Hello.

As this is my first post to this list, let me first thank all the
people involved in Git development - it's really a great tool.

Now to the point. Since Git 1.8 (I think), git commit command honours
the submodules' ignore settings, configured either in .gitmodules, or
in .git/config. That's very nice and certainly correct for "git commit
-a", but it's less clear if one explicitely stages an updated
submodule using git add. Git commit will ignore it anyway, if
ignore=all is configured in .gitmodules. Maybe that's correct too, I'm
not sure about that, but it's inconvenient in our use case, especially
combined with the lack of --ignore-submodule parameter to git commit,
as git status and git diff have.

We use submodules in such a way that normally we don't ever want to
see changes in them in output of git diff and git status. So we set
ignore=all in .gitmodules for each submodule. But occasionally, we
need to add a new submodule, and sometimes also commit changed
submodule. This got harder with Git 1.8, we have to "git config
submodule.<name>.ignore none" before the commit, and "git config
--unset ..." after.

I'd like to at least add an --ignore-submodules parameter to git
commit. I though about posting a patch, but as I looked into the
commit source file, I didn't see any straightforward way to implement
it.
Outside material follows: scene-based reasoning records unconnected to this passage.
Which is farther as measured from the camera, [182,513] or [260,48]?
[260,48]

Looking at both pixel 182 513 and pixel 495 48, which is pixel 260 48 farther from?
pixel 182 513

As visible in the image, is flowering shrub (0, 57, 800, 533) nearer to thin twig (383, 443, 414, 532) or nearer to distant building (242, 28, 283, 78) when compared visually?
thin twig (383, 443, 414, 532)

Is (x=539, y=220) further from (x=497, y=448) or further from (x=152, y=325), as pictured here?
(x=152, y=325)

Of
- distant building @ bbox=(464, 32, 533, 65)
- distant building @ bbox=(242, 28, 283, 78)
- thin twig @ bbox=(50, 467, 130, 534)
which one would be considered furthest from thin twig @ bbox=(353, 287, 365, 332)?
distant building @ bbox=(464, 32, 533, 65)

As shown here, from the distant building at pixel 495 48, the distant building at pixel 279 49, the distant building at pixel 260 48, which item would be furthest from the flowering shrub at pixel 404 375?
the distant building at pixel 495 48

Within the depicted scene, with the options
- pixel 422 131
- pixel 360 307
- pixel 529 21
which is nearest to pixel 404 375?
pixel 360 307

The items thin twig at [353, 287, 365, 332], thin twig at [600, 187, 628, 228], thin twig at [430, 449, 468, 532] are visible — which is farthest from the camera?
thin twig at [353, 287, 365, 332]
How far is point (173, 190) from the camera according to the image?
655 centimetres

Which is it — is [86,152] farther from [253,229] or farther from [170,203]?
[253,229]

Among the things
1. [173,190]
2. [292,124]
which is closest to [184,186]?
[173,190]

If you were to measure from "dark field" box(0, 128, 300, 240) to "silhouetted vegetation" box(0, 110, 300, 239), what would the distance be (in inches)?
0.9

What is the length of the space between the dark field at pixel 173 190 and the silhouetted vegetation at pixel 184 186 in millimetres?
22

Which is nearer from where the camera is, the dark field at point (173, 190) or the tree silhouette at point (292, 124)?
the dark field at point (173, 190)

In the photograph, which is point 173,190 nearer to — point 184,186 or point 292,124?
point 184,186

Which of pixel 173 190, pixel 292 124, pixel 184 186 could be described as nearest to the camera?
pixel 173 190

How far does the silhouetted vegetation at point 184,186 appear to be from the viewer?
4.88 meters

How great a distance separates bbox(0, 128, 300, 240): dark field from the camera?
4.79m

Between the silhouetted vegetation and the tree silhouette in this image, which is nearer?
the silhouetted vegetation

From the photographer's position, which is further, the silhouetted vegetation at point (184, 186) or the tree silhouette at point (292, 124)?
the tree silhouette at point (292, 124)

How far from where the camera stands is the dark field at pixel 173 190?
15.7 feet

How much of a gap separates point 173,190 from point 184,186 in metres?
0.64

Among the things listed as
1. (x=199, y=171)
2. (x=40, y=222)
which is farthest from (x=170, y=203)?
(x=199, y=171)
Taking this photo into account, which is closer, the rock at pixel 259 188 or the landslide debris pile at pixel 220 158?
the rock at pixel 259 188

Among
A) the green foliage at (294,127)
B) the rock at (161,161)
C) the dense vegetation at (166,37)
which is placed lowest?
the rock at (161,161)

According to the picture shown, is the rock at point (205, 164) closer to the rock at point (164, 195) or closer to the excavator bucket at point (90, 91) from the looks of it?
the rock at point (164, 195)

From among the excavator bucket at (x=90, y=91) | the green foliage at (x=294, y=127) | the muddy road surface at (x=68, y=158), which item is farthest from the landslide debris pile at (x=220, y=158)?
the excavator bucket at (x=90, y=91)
I don't have enough free time for a deeper analysis of the
sources, I'm sorry.

So please, let me first know, whether you could possibly accept such
patch, and if so, then I'd really appreciate some hints on how to do
it.

And also, I'd like to know git folks' opinion on whether it's OK that
git commit with ignore=all in .gitmodules ignores submodules even when
they are explicitely staged with git add.